Reproduce the MTMM passage starting with "The test statistic" and going on through "and Andrews ().", switching "critical value" to "threshold value".

+++ Supplied text

The test is conducted by reducing the heterotrait-heteromethod and heterotrait-monomethod triangles, and the validity and reliability diagonals, into a matrix of four levels. Each level consists of the minimum, median, and maximum value. The null hypothesis is these values are unordered, which is tested against the alternative hypothesis of an increasing ordered trend.
The test statistic is found by counting the number of inversions (I). The critical value for alpha = 0.05 is 10, and for alpha = .01 is 14.

One of the most used models to analyze MTMM data is the True Score model proposed by Saris and Andrews ().
The True Score model can be expressed using the following standardized equations:

     1) Y_{ij} = r_{ij} TS_{ij} + e_{ij}* where:
          Y_{ij} is the standardized observed variable measured with the i^{th} trait and j^{th} method.
          r_{ij} is the reliability coefficient, which is equal to:
            r_{ij} = σY_{ij} / σTS_{ij}
          TS_{ij} is the standardized true score variable
          e_{ij}* is the random error, which is equal to:
            e_{ij}* = e_{ij} / σY_{ij}

      Consequently:
        r_{ij}^{2} = 1 - σ^{2} (e_{ij}*) where:
          r_{ij}^{2} is the reliability

     2) TS_{ij} = v_{ij} F_{i} + m_{ij} M_{j} where:
          v_{ij} is the validity coefficient, which is equal to:
            v_{ij} = σF_{i} / σTS_{ij}
          F_{i} is the standardized latent factor for the i^{th} variable of interest (or trait)

++++++
+++ Available data

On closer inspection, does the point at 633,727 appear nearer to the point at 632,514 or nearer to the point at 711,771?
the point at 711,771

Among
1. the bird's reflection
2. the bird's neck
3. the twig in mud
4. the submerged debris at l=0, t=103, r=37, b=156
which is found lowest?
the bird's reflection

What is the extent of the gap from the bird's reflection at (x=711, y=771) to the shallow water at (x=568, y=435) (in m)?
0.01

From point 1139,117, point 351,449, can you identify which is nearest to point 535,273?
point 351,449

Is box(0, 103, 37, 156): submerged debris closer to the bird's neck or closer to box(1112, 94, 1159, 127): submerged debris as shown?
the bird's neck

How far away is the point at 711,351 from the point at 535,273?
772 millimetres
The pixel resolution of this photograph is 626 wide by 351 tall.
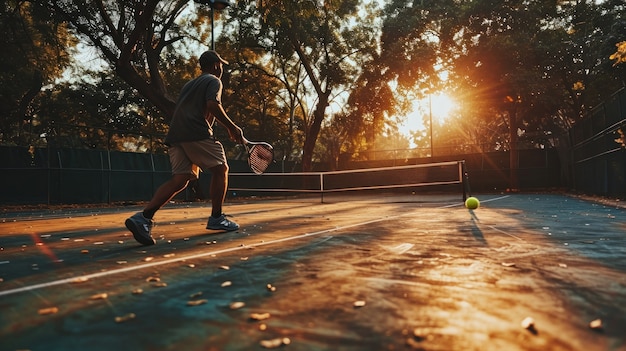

++++++

▸ Reply
The test statistic is found by counting the number of inversions (I). The threshold value for alpha = 0.05 is 10, and for alpha = .01 is 14.

One of the most used models to analyze MTMM data is the True Score model proposed by Saris and Andrews ().